On the DHT11/22, you need a separate data wire for each sensor, right? I'm using a 1-wire temperature/humidity sensor, it's called the WallTH. Problem is (and I think the DHT shares that, as do most inexpensive humidity sensors): If installed outdoors, they will occasionally get condensation on them. And that kills the humidity sensor: if you do it occasionally, they just get inaccurate; if you do it repeatedly, they report insane values. For example, right now it is raining outdoors, and the good weather station reports 94% humidity (which I believe). The two WallTH sensors report 101% and 145%. I've also recently seen them report negative humidity.

I'm still looking for an inexpensive embeddable humidity sensor that survives outdoors, which is easy to wire (no more than 3 wires, and ideally not dedicated wires). Not a high-priority project, just for curiosity.


----------



## Phishfry (Nov 6, 2022)

ralphbsz said:


> On the DHT11/22, you need a separate data wire for each sensor, right?


Just doing that now. Adding additional sensors.
Yes it appears each sensor needs a GPIO pin versus One Wire Temp DS1820 which uses a daisy chained OW bus.
The DHT22 is advertised as more accurate version of DHT11.
I found my additional sensors in a tub, AM2302. These should be usable.

It does appear that DHT11/22 offers a 4 pin version which works with I2C.
I do imagine with that you could daisychain.

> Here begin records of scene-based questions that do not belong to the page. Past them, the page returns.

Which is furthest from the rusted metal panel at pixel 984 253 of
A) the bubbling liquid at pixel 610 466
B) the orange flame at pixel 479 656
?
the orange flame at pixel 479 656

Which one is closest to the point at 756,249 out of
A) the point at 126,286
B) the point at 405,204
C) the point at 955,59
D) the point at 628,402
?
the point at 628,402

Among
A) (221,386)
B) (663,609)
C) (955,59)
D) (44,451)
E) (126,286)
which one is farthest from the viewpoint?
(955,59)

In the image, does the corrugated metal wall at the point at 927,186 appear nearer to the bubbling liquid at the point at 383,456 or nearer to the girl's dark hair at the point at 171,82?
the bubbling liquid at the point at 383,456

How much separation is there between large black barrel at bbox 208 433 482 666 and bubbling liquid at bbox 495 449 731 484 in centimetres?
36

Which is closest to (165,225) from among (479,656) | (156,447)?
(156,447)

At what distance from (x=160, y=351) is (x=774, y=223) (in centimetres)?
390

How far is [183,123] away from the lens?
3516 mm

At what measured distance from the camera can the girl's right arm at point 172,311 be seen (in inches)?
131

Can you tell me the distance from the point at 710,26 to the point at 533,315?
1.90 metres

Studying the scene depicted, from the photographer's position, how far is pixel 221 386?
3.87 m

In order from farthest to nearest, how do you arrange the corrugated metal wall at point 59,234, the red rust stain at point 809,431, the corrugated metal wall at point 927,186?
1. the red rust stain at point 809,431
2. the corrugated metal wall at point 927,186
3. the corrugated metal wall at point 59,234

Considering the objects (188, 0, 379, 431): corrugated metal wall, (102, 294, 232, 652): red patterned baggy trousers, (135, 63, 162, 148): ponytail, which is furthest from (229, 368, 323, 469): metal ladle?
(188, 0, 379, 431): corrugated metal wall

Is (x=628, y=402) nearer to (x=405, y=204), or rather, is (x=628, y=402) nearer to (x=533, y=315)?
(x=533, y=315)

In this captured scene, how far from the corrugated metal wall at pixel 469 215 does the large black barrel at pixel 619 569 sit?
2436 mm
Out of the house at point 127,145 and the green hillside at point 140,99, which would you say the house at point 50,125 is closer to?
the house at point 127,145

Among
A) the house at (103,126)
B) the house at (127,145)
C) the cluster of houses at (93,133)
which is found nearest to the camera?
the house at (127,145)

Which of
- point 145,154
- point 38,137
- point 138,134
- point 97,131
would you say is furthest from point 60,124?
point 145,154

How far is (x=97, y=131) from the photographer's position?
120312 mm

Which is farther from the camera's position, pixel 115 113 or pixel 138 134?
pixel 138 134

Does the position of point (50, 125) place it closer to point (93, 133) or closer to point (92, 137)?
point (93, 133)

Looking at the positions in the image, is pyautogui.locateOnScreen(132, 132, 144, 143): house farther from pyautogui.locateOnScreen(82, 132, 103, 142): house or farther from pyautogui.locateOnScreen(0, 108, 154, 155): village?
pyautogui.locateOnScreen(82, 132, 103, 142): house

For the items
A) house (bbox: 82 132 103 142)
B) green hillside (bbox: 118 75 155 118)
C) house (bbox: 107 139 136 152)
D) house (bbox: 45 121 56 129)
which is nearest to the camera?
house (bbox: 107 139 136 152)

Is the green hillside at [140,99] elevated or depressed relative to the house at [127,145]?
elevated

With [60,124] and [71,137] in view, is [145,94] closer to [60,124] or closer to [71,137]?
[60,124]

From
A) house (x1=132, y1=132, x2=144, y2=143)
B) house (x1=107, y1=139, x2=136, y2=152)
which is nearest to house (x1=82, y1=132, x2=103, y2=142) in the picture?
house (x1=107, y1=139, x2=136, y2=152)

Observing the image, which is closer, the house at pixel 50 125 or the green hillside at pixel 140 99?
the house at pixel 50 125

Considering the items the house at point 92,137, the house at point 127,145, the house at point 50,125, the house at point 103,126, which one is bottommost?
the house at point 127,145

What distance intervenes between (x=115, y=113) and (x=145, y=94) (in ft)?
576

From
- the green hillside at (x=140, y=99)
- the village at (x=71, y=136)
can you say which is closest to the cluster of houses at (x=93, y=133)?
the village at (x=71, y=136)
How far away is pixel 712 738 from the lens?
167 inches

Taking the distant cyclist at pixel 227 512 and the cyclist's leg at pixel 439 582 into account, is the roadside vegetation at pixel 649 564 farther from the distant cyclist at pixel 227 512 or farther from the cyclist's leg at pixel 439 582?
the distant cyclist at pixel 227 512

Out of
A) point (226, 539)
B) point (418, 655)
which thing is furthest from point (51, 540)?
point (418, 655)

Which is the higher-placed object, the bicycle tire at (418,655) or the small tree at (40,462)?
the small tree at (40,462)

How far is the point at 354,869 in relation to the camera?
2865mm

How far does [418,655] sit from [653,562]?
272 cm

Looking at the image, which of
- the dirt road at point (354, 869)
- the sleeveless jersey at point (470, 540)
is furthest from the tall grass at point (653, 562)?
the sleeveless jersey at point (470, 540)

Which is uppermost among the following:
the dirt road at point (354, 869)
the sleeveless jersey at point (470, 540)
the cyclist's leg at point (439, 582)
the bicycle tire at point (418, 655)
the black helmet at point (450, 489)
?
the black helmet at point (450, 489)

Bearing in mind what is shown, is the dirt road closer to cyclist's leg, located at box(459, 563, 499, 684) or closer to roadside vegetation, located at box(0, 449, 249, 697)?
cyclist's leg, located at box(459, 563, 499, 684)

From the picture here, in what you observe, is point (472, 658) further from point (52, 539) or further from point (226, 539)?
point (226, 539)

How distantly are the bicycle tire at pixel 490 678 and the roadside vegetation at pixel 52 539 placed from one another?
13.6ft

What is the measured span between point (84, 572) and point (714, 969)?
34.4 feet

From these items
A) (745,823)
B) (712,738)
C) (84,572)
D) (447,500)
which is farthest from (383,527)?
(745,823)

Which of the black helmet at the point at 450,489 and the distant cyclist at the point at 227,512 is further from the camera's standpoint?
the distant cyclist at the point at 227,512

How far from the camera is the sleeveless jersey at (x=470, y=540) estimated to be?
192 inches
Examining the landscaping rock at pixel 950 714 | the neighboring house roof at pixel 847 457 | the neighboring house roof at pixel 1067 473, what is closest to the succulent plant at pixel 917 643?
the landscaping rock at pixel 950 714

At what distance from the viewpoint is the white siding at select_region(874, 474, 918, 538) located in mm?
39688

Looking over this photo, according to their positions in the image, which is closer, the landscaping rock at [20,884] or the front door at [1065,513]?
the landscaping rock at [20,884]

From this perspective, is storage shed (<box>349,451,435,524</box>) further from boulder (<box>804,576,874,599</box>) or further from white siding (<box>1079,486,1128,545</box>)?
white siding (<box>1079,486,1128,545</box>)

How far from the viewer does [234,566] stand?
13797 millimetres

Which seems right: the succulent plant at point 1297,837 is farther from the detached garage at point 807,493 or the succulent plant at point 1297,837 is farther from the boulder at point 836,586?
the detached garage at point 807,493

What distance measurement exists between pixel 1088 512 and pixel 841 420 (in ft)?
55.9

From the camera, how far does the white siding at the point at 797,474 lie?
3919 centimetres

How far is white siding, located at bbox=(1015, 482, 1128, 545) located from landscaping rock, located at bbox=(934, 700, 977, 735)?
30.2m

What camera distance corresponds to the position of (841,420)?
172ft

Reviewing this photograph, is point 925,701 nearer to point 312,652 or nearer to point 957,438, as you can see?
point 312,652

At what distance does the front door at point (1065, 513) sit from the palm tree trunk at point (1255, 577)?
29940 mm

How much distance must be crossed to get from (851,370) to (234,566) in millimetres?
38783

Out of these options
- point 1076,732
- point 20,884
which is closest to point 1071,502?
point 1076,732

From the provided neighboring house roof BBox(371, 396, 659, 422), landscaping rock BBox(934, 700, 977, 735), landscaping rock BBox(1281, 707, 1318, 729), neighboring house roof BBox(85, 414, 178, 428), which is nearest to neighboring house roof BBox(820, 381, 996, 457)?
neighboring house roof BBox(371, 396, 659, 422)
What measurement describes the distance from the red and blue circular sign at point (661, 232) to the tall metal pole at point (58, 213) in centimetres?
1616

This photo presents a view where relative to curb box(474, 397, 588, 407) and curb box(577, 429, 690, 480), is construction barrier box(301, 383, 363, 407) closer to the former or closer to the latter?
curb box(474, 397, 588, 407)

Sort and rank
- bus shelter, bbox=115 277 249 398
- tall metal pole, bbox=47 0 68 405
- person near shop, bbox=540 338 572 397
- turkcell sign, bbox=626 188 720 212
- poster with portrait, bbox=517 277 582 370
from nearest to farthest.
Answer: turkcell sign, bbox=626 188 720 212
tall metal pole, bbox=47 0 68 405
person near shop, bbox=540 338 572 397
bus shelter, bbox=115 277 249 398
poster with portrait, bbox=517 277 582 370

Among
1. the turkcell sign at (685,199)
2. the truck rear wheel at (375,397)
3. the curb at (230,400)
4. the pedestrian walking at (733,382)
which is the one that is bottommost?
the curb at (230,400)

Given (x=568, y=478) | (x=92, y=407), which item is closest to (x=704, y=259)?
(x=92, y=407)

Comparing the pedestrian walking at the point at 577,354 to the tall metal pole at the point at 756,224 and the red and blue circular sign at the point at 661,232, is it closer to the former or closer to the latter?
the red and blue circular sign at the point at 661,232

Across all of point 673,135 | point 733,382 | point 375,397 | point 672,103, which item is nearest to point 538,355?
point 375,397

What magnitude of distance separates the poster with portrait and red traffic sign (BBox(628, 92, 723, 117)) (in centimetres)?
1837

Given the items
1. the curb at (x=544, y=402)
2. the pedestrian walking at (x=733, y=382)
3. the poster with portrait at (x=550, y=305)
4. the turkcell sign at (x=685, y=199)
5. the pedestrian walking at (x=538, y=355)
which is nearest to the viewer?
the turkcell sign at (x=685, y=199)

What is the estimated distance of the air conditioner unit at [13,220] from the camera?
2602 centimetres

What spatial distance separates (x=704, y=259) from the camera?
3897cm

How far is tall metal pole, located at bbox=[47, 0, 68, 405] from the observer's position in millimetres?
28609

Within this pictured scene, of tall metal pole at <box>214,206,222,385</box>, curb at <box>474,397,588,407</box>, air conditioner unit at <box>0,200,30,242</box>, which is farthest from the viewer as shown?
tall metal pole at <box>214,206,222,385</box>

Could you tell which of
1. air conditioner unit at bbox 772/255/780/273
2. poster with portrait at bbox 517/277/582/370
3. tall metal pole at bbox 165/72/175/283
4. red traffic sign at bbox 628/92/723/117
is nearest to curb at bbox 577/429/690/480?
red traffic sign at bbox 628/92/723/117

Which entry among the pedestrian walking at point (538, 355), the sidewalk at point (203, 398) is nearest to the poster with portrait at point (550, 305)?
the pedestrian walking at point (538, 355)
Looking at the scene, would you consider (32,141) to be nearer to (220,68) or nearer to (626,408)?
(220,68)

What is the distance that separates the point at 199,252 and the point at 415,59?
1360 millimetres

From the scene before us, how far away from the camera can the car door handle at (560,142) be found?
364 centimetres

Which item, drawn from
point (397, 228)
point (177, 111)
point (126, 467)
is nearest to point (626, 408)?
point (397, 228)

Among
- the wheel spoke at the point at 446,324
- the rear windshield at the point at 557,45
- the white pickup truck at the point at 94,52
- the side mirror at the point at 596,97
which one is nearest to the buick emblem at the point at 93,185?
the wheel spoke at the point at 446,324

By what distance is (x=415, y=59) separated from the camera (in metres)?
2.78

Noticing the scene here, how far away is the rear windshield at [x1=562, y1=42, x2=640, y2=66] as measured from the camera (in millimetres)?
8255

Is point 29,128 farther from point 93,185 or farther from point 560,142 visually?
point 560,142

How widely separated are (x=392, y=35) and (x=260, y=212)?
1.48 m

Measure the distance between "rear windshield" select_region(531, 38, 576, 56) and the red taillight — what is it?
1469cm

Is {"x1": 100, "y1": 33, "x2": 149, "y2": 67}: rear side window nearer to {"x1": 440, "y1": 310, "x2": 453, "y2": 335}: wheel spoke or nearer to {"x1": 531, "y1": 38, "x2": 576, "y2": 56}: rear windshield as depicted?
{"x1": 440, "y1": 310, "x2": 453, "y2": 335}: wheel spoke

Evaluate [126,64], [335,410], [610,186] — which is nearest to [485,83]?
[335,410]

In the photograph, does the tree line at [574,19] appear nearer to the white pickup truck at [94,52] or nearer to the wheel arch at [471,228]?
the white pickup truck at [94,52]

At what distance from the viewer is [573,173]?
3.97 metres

I don't think the driver supports i2c from my source code reading.
/usr/src/sys/dev/gpio/gpioths.c
I really appreciate the exquisitely commented code.
I see this too in the source:


> *  AM2301: Same as DHT21, but also supports i2c interface.
> *  AM2302: Same as DHT22, but also supports i2c interface.


My AM2302 modules are only 3 wire.
I see nothing in the code body about i2c.


----------



## Phishfry (Nov 6, 2022)

For a rugged outdoors temperature-only sensor the stainless encapsulated ds1820 probes fit the bill.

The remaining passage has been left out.